> _Exercise task 1_
Answer these from the CS blog archive:
(a) What two messages does the writer plan for the simple printout of the CO programs?
(b) On what date was the post "Freeing stuff, 64-bits" written?
(c) Which class does the writer say they are not completely sure why they are taking?
> _Exercise task 2_
In the CS blog archive, turn the paragraph that opens "Being not completely sure about freeing" into a short bulleted list that keeps its main points.

-- Start Passage given --

Archive for the ‘CS’ Category

Someday…

Monday, April 30th, 2007

Someday, I am going to stop printing out solutions for any of the CO programs I write, the print out will be fairly simple:

“Solution Verified”
or
“Failed to Verify Solution”

I like results, I like the creative process, but results make me happy. The way there, fun as it is, is often filled with anxiety. It is a lot like being in a mode of transportation for a while.

Ze Panda

Freeing stuff, 64-bits

Monday, March 5th, 2007

Being not completely sure about freeing large chunks of memory successfully sucks, oh well. Also need to find ways of finding better lower bounds on my graph coloring algorithms, the current one gives a maximal lower bound of something like number of colors + 2, and hence without the greedy adjustment to the upper bound, it goes on to explore too much of the tree, not that it isn’t exploring too much of the trees already. I am not completely sure why I am doing this Combinatorial Optimization class, it makes me happy, but also keeps me up and such, much like 167/9 except it is so much earlier in the semester. Also it would be nice if this supposedly 64-bit machine supported more 64-bitness.

-- End Passage given --
-- Start Given records --

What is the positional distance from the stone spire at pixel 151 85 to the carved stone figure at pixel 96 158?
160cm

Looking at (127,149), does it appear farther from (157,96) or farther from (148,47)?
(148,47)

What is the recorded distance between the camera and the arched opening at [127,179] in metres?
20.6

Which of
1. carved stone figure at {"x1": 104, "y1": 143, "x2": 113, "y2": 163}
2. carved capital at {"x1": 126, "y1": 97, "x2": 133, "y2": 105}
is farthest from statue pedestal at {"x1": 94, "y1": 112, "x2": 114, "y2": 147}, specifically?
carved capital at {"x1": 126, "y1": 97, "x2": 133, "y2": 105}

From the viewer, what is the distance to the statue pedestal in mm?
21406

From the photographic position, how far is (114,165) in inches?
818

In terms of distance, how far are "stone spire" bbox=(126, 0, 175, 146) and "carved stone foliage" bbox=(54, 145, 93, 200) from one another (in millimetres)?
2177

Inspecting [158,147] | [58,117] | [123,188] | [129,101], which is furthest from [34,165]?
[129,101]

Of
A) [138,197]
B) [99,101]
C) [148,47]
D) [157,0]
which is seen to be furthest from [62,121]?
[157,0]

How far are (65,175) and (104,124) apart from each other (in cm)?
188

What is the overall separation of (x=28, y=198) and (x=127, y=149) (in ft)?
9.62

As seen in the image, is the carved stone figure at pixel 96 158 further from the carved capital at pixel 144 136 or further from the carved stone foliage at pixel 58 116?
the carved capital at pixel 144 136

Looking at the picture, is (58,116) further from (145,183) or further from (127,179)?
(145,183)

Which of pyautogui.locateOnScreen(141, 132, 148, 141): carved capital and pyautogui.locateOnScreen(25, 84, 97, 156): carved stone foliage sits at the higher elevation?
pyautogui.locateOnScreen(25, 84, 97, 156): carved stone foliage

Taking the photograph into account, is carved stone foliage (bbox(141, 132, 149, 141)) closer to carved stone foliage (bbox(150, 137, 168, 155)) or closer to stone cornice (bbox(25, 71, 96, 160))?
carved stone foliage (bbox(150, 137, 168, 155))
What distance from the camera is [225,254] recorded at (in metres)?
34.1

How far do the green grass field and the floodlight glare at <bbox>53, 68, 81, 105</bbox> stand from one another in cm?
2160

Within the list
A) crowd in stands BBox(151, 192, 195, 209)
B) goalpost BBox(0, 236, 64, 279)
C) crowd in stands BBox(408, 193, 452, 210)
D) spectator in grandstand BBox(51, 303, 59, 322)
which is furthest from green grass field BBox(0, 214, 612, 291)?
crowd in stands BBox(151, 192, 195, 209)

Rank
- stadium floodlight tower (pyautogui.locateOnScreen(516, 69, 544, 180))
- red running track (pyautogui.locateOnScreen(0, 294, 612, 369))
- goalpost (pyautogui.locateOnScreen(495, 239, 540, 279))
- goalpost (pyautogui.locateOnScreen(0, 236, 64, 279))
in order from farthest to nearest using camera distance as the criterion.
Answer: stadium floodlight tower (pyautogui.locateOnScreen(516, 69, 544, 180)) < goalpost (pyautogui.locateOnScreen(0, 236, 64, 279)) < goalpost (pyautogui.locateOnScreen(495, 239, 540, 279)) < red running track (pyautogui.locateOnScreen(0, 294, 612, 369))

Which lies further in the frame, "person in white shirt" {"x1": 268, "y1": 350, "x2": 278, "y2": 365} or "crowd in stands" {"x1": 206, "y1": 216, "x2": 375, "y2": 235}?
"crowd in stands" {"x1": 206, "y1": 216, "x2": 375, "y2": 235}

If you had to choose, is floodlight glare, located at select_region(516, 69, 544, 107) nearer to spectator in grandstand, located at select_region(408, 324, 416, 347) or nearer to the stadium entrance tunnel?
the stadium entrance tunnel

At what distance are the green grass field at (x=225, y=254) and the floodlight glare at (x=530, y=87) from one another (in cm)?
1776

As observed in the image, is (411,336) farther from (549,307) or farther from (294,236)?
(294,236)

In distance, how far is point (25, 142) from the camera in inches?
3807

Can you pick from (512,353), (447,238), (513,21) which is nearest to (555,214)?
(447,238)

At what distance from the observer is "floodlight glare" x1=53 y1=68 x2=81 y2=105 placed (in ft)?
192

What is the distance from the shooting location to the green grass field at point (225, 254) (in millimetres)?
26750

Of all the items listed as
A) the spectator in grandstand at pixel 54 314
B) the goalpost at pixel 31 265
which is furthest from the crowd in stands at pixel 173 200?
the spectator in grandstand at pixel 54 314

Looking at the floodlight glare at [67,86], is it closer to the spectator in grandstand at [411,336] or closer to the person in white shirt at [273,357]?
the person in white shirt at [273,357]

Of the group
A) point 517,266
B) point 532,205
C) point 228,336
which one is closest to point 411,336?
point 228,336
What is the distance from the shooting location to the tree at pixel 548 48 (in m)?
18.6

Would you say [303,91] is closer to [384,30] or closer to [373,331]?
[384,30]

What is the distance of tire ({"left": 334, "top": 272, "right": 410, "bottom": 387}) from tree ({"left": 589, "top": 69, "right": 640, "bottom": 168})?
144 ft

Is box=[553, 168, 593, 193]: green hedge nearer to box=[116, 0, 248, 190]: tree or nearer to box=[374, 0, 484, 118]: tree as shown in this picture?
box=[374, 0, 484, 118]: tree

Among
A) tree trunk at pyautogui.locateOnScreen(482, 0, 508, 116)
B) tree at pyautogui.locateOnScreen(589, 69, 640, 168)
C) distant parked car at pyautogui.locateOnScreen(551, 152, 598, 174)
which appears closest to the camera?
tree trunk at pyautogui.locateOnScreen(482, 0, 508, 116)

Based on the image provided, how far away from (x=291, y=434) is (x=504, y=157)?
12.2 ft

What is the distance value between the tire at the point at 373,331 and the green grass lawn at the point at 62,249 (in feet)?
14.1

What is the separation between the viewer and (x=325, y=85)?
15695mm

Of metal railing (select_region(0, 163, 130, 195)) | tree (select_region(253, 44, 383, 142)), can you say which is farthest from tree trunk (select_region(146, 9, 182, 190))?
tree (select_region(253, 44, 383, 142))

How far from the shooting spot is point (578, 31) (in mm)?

-- End Given records --

> _Output 1_
(a) "Solution Verified" or "Failed to Verify Solution"
(b) Monday, March 5th, 2007
(c) Combinatorial Optimization

> _Output 2_
- Not being completely sure that large chunks of memory are freed successfully is frustrating.
- The graph coloring algorithms need better lower bounds. The current one gives a maximal lower bound of about the number of colors + 2.
- Without the greedy adjustment to the upper bound, the search explores too much of the tree.
- The Combinatorial Optimization class makes the writer happy but also keeps them up, even this early in the semester.
- The supposedly 64-bit machine should support more 64-bitness.